[PROVIDED MATERIAL]
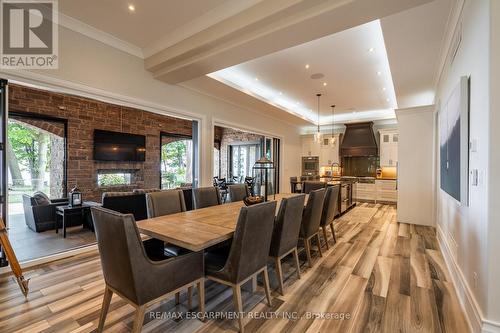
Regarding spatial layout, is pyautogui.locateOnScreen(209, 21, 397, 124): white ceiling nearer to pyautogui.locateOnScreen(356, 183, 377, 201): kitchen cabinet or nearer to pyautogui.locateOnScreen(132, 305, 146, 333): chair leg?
pyautogui.locateOnScreen(356, 183, 377, 201): kitchen cabinet

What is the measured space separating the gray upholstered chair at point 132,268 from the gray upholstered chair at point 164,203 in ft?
3.30

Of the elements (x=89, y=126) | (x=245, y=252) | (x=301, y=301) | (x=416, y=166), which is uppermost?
(x=89, y=126)

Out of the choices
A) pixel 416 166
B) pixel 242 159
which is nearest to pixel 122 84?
pixel 416 166

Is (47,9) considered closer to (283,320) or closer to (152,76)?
(152,76)

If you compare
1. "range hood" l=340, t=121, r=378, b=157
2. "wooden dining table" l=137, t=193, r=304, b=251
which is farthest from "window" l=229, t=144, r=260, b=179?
"wooden dining table" l=137, t=193, r=304, b=251

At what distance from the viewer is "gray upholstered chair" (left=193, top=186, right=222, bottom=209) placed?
11.0 ft

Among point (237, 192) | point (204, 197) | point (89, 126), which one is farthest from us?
point (89, 126)

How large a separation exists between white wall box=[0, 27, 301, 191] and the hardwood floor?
233 cm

[WRITTEN REQUEST] Reproduce all of the data above with every occurrence of "gray upholstered chair" replaced by "gray armchair", keeping everything else unchanged and omitting the pictures.

[RESULT OF THIS TASK]
Regarding spatial layout, is pyautogui.locateOnScreen(209, 21, 397, 124): white ceiling nearer to pyautogui.locateOnScreen(356, 183, 377, 201): kitchen cabinet or nearer to pyautogui.locateOnScreen(132, 305, 146, 333): chair leg?
pyautogui.locateOnScreen(356, 183, 377, 201): kitchen cabinet

What is the measured space separating the gray armchair at point 132,268 from the gray armchair at point 164,203 in ft?
3.30

Of the elements (x=89, y=126) | (x=245, y=252) | (x=301, y=301) | (x=416, y=166), which is uppermost?
(x=89, y=126)

Out of the choices
A) pixel 416 166
B) pixel 242 159
which is nearest to pixel 122 84?
pixel 416 166

Is (47,9) considered closer to (283,320) or closer to (152,76)?
(152,76)

If you compare
1. "range hood" l=340, t=121, r=378, b=157
2. "wooden dining table" l=137, t=193, r=304, b=251
which is farthest from "window" l=229, t=144, r=260, b=179?
"wooden dining table" l=137, t=193, r=304, b=251

At what distance from the viewer is "gray armchair" (left=193, top=186, right=222, bottom=209) placed?
11.0 ft

Among point (237, 192) | point (204, 197) | point (89, 126), which one is farthest from us?
point (89, 126)

How large a separation exists between white wall box=[0, 27, 301, 191] and the hardwood floor?
233 cm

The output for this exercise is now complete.